What You Need To Know About Bridging Loan Rates

May 7, 2012 by  Filed under: Loans 

What are bridging loan rates, you say? These are the interest rates that you will be paying along with the actual loan itself, which varies according to the type of loan you will use – open or closed bridging loan, and depending on how long you wish to borrow the money for.

With an open bridging loan, the existing property may not have been carried out in the market yet, but the client is already considering of buying a new property. Therefore, the bridge is still open. To lenders, this type of bridge has higher risk as there is a possibility that the property sale would fall through. In a closed bridging loan, on the other hand, usually the existing property of the applicant is ready for exchange on the market. This is more favorable to lending companies as this has lower risk levels for them. So are far as varying rates are concerned the a closed loan is more favourable than a open loan therefore commanding lower rates.
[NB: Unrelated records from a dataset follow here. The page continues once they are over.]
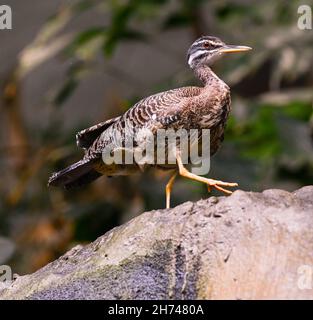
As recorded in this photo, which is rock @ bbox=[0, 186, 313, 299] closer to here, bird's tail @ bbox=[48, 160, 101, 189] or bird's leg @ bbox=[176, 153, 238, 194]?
bird's leg @ bbox=[176, 153, 238, 194]

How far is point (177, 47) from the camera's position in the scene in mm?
9508

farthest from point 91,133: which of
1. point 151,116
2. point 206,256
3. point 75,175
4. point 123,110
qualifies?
point 123,110

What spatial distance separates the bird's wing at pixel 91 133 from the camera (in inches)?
164

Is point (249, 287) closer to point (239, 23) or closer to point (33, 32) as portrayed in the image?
point (239, 23)

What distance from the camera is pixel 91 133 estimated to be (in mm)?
4191

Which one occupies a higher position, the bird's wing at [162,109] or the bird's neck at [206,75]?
the bird's neck at [206,75]

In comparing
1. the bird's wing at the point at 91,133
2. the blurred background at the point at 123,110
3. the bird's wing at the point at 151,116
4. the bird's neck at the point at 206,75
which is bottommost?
the blurred background at the point at 123,110

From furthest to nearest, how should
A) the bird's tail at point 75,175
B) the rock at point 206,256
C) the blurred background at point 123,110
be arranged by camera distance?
the blurred background at point 123,110 → the bird's tail at point 75,175 → the rock at point 206,256

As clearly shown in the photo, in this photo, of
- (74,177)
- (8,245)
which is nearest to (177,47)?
(8,245)

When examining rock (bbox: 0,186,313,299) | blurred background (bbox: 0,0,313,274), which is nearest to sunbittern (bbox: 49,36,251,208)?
rock (bbox: 0,186,313,299)

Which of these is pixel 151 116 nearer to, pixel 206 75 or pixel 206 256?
pixel 206 75

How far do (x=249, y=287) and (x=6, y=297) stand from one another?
103 cm

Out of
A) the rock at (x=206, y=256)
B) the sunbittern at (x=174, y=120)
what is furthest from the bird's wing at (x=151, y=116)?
the rock at (x=206, y=256)

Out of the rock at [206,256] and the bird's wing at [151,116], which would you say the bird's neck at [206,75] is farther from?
the rock at [206,256]
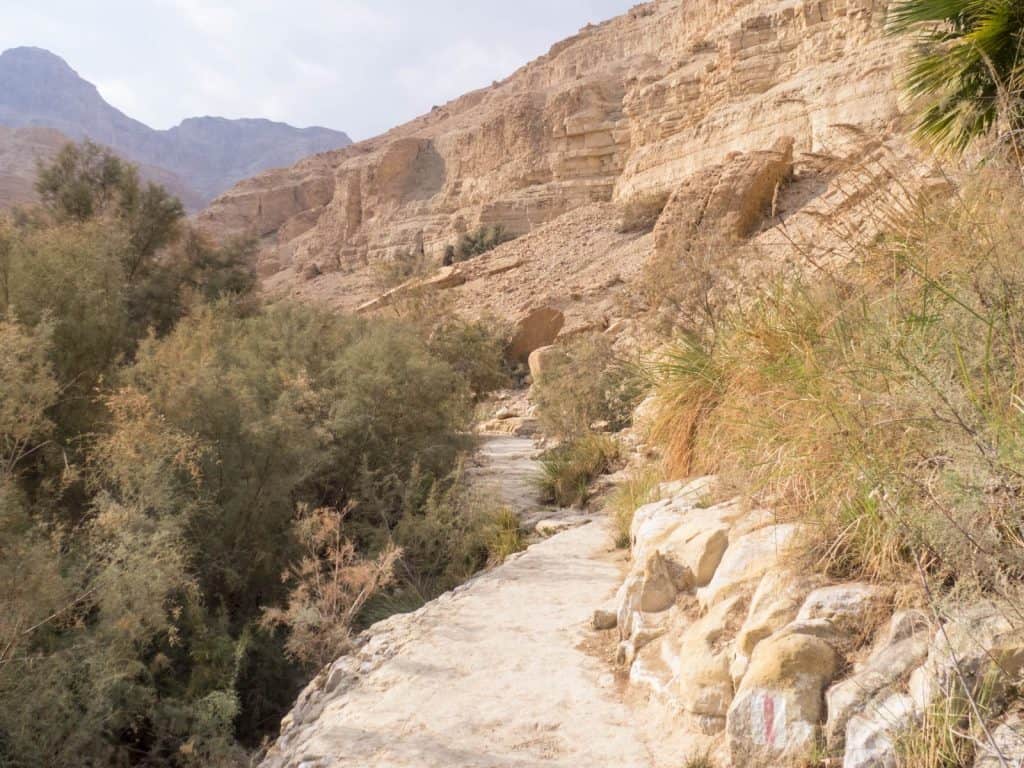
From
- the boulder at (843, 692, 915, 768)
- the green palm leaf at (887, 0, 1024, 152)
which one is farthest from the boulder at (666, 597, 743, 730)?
the green palm leaf at (887, 0, 1024, 152)

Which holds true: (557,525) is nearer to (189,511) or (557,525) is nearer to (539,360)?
(189,511)

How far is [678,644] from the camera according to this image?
10.3 ft

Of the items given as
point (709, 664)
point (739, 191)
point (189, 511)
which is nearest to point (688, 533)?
point (709, 664)

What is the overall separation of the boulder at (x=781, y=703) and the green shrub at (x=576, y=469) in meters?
5.46

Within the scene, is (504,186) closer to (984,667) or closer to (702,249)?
(702,249)

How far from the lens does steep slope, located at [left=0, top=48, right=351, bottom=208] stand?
116 m

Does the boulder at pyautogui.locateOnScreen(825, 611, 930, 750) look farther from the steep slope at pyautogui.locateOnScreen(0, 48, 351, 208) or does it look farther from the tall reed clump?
the steep slope at pyautogui.locateOnScreen(0, 48, 351, 208)

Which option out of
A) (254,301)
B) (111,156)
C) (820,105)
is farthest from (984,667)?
(820,105)

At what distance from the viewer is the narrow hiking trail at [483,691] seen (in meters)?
2.92

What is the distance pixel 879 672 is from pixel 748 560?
3.04 feet

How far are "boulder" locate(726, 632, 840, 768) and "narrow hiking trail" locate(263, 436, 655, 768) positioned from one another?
452mm

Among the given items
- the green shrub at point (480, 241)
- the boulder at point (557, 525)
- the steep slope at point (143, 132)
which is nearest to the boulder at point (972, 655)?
the boulder at point (557, 525)

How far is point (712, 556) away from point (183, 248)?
1494 centimetres

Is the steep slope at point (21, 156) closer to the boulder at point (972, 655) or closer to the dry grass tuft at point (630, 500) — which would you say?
the dry grass tuft at point (630, 500)
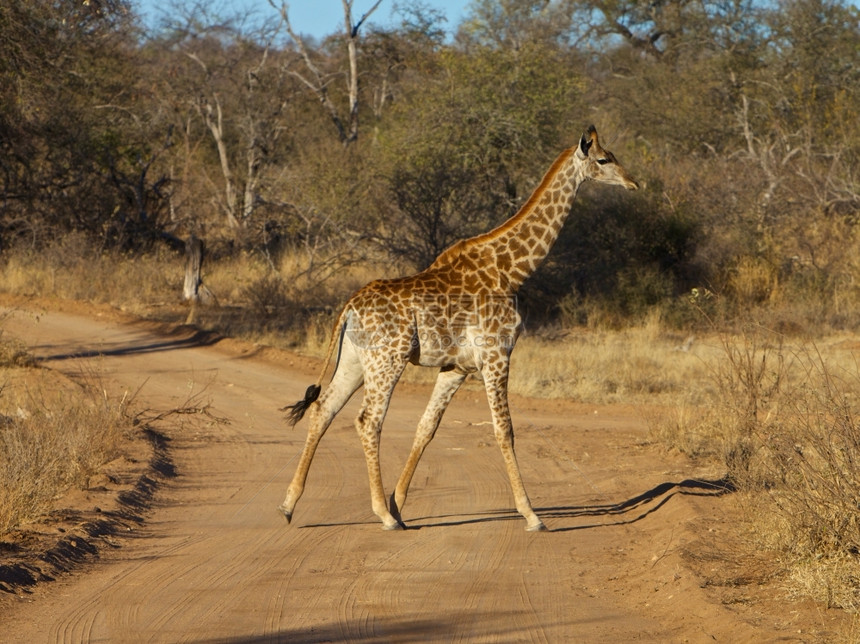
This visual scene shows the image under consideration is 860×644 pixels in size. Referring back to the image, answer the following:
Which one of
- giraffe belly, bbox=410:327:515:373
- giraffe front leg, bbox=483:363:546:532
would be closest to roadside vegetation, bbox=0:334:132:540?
giraffe belly, bbox=410:327:515:373

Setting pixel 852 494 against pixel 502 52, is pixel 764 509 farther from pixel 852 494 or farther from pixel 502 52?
pixel 502 52

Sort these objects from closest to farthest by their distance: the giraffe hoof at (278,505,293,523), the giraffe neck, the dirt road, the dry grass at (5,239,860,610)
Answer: the dirt road
the dry grass at (5,239,860,610)
the giraffe hoof at (278,505,293,523)
the giraffe neck

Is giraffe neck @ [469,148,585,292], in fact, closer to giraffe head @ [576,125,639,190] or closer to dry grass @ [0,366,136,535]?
giraffe head @ [576,125,639,190]

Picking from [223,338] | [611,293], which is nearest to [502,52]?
[611,293]

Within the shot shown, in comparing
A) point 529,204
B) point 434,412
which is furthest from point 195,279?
point 434,412

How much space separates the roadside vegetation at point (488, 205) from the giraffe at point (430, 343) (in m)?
2.01

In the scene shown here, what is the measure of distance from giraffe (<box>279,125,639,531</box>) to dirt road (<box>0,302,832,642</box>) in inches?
16.9

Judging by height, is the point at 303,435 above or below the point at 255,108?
below

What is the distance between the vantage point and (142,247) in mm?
22719

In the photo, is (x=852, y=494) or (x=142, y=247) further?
(x=142, y=247)

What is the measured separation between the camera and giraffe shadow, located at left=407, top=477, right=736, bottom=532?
716 centimetres

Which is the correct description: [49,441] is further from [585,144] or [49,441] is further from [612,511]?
[585,144]

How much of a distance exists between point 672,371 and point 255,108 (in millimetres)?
17305

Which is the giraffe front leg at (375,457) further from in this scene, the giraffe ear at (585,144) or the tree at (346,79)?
the tree at (346,79)
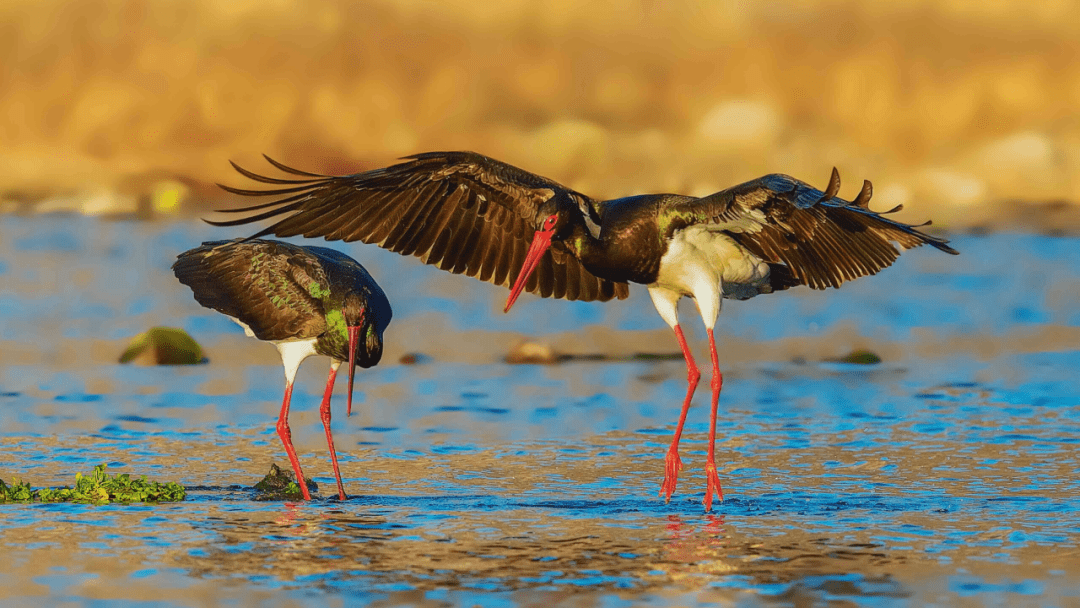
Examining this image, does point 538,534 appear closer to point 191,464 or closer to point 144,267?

Now that we have known what bridging finance rates are, let’s talk about the rate itself. Most people who are interested in getting a bridging loan know that these rates are high in comparison. By high, we mean it is higher than the possible interest rate you will be paying on a long-term loan. The reason behind this is plain and simple – it is a brief-term loan. Lenders need to raise the interest rate so that they can create profits even if they have provided funds for only a short span of time.
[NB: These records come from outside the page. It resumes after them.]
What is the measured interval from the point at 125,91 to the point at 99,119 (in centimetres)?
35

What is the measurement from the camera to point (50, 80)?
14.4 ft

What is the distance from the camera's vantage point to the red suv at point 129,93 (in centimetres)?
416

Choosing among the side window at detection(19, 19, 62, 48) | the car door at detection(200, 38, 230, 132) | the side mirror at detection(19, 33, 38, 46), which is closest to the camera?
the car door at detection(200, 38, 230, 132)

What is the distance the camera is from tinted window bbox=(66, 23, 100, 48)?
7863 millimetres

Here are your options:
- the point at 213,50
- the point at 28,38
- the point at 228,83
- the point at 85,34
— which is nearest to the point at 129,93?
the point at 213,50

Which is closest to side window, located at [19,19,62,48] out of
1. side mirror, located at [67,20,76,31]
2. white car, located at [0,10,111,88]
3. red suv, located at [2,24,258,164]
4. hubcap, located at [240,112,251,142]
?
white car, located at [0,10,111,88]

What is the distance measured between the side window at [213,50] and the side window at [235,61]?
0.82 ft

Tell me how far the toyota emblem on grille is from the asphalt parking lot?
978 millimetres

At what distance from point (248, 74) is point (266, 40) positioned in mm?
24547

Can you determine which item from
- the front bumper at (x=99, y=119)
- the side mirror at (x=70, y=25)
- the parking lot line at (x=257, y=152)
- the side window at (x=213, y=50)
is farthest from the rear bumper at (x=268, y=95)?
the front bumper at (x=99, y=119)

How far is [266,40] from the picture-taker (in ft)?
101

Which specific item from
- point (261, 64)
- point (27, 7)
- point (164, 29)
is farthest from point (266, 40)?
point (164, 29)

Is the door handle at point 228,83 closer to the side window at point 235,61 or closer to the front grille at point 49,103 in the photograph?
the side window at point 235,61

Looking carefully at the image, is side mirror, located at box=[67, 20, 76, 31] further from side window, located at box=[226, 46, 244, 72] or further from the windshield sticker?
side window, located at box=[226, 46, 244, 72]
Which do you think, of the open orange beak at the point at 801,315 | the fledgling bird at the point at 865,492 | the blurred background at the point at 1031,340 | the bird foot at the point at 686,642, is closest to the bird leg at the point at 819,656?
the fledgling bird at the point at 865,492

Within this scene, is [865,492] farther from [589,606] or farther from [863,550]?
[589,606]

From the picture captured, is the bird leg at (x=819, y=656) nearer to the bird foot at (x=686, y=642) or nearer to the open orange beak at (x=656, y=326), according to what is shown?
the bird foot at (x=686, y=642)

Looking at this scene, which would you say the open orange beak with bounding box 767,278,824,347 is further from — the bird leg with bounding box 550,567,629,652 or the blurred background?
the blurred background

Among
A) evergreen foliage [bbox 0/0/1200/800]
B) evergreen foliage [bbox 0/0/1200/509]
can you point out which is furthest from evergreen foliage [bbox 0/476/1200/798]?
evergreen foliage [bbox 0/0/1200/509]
Moreover, the borrower is certainly not required to pay the loan back soon if it is indeed not costly than a lengthy loan. In this case, the choice is all yours. If you do not pay the loan back in time, the assets you listed as collateral or security will be retrieved. And because a great deal of cash is at stake here, usually an amount not lower than $25,000 determine that you will get the property or your business back. Lending companies have plenty of options here, but normally, they prefer to have your most valuable equipment or property as collateral. This type of loan is most always a secured loan against property or assets.

Despite of the fact that bridging finance rates are higher, you still have the opportunity to make it somewhat lower. All you need to do is to provide a proof that there is a very little chance for you to not pay back the loan in time. Usually, certain paperworks that prove your ability to pay the loan would suffice along with added security.

The bottom line? It all comes down to the levels of supply versus demand. If the companies happened to encounter numerous risky loans, then they would have to deal with all the hassles of selling off the collateral used. Most companies prefer a smoother transaction with the borrowers, that is why they make more funds available for this type of loan. And when the fund supply is greater than the loan, the rates tend to go down – same with what happens with any product or service we see on the market today.

Sunrise Commercial are a commercial loans brokerage in the UK who offer great bridging loan rates for people looking to raise money to buy auction property.